Items from a dataset:
◇ ◇ ◇ ◇ ◇ ◇ ◇
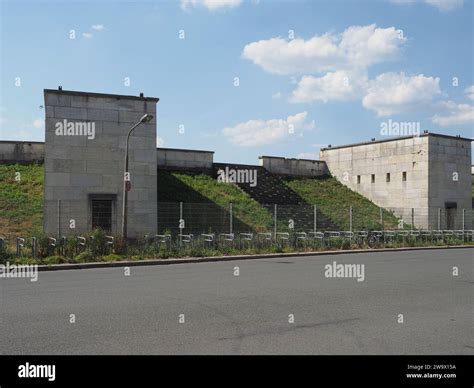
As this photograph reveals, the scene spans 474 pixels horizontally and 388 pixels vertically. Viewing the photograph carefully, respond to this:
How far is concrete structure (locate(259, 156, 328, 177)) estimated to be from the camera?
A: 4484 centimetres

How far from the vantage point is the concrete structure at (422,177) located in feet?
130

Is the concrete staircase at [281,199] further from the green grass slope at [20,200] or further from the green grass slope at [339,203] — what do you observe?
the green grass slope at [20,200]

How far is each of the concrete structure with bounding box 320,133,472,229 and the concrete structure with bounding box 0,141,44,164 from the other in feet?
87.7

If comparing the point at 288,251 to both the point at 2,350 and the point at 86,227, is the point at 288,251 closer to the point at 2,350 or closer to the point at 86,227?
the point at 86,227

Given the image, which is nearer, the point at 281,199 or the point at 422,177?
the point at 281,199

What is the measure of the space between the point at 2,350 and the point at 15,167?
2965cm

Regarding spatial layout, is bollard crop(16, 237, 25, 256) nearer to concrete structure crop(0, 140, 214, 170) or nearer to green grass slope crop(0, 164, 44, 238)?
green grass slope crop(0, 164, 44, 238)

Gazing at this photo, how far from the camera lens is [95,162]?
2598 cm

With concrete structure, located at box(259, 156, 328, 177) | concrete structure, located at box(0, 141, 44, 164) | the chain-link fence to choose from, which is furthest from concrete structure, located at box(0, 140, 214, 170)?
the chain-link fence

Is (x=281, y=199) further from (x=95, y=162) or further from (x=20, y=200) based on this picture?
(x=20, y=200)

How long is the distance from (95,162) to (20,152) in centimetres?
1166

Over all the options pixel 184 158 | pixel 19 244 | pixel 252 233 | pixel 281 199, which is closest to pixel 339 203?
pixel 281 199

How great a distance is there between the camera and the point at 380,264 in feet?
62.8

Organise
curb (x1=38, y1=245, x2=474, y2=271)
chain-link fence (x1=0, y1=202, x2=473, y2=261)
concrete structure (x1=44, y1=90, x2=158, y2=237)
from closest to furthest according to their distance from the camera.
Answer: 1. curb (x1=38, y1=245, x2=474, y2=271)
2. chain-link fence (x1=0, y1=202, x2=473, y2=261)
3. concrete structure (x1=44, y1=90, x2=158, y2=237)
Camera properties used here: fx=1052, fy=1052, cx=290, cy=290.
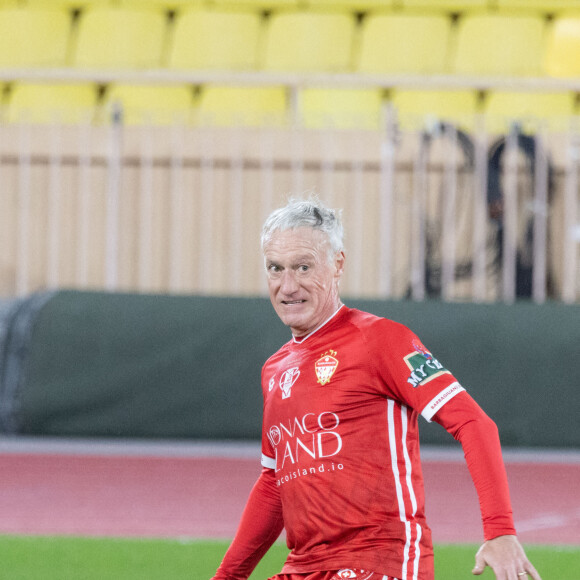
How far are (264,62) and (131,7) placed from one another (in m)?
1.57

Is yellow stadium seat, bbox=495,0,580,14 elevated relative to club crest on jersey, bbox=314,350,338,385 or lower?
elevated

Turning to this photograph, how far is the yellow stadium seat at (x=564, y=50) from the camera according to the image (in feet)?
32.2

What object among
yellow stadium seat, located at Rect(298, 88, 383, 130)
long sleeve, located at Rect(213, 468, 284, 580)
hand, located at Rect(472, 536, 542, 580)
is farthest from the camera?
yellow stadium seat, located at Rect(298, 88, 383, 130)

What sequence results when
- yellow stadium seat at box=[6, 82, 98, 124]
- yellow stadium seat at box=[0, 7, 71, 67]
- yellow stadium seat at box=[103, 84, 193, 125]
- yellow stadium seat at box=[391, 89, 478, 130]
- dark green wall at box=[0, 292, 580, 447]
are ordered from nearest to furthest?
dark green wall at box=[0, 292, 580, 447] < yellow stadium seat at box=[391, 89, 478, 130] < yellow stadium seat at box=[6, 82, 98, 124] < yellow stadium seat at box=[103, 84, 193, 125] < yellow stadium seat at box=[0, 7, 71, 67]

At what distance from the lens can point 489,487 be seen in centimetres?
204

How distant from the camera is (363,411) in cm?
227

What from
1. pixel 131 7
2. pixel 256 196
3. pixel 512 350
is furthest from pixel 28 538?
pixel 131 7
◇ ◇ ◇ ◇ ◇ ◇ ◇
▶ _Task goal_
Copy the whole listing above word for word, but leave out the pictures.

▶ _The result_
As this photograph reveals, the scene spans 474 pixels horizontally and 388 pixels vertically. Viewing the photograph carefully, respond to this:
How far is concrete structure (locate(259, 156, 328, 177)) estimated to be from the camera?
A: 4484 centimetres

How far from the vantage point is the concrete structure at (422,177) located in feet?
130

Is the concrete staircase at [281,199] further from the green grass slope at [20,200] or further from the green grass slope at [339,203] — what do you observe?
the green grass slope at [20,200]

How far is each of the concrete structure with bounding box 320,133,472,229 and the concrete structure with bounding box 0,141,44,164 from the other in feet?
87.7

If comparing the point at 288,251 to both the point at 2,350 and the point at 86,227, is the point at 288,251 closer to the point at 2,350 or closer to the point at 86,227?
the point at 86,227

Given the image, which is nearer, the point at 281,199 or the point at 422,177?
the point at 281,199

What is the measure of the space between the point at 2,350 and the point at 15,167?
2965cm

Regarding spatial layout, is bollard crop(16, 237, 25, 256) nearer to concrete structure crop(0, 140, 214, 170) or nearer to green grass slope crop(0, 164, 44, 238)?
green grass slope crop(0, 164, 44, 238)

Gazing at this photo, how far from the camera lens is [95,162]?
2598 cm

With concrete structure, located at box(259, 156, 328, 177) | concrete structure, located at box(0, 141, 44, 164) | the chain-link fence to choose from, which is furthest from concrete structure, located at box(0, 140, 214, 170)?
the chain-link fence

Is (x=281, y=199) further from (x=95, y=162) or further from (x=20, y=200) based on this picture?
(x=20, y=200)

How long is the distance from (95,162) to (20,152) in centimetres?
1166

Over all the options pixel 184 158 | pixel 19 244 | pixel 252 233 | pixel 281 199, which is closest to pixel 339 203?
pixel 281 199

How great a distance is there between the camera and the point at 380,264 in feet?
62.8

Organise
curb (x1=38, y1=245, x2=474, y2=271)
chain-link fence (x1=0, y1=202, x2=473, y2=261)
concrete structure (x1=44, y1=90, x2=158, y2=237)
from closest to furthest according to their distance from the camera.
Answer: 1. curb (x1=38, y1=245, x2=474, y2=271)
2. chain-link fence (x1=0, y1=202, x2=473, y2=261)
3. concrete structure (x1=44, y1=90, x2=158, y2=237)
Camera properties used here: fx=1052, fy=1052, cx=290, cy=290.
How far are (264,62) and (131,7) placed from one another (in m)?
1.57

Is yellow stadium seat, bbox=495,0,580,14 elevated relative to club crest on jersey, bbox=314,350,338,385 or lower?
elevated

Turning to this photograph, how far is the yellow stadium seat at (x=564, y=50) from the camera according to the image (in feet)?
32.2

What object among
yellow stadium seat, located at Rect(298, 88, 383, 130)
long sleeve, located at Rect(213, 468, 284, 580)
hand, located at Rect(472, 536, 542, 580)
is farthest from the camera?
yellow stadium seat, located at Rect(298, 88, 383, 130)

What sequence results when
- yellow stadium seat at box=[6, 82, 98, 124]
- yellow stadium seat at box=[0, 7, 71, 67]
- yellow stadium seat at box=[103, 84, 193, 125]
- yellow stadium seat at box=[391, 89, 478, 130]
- dark green wall at box=[0, 292, 580, 447]
are ordered from nearest to furthest?
dark green wall at box=[0, 292, 580, 447] < yellow stadium seat at box=[391, 89, 478, 130] < yellow stadium seat at box=[6, 82, 98, 124] < yellow stadium seat at box=[103, 84, 193, 125] < yellow stadium seat at box=[0, 7, 71, 67]

At what distance from the lens can point 489,487 be seen in centimetres?
204

How distant from the camera is (363,411) in cm?
227

What from
1. pixel 131 7
2. pixel 256 196
3. pixel 512 350
is furthest from pixel 28 538?
pixel 131 7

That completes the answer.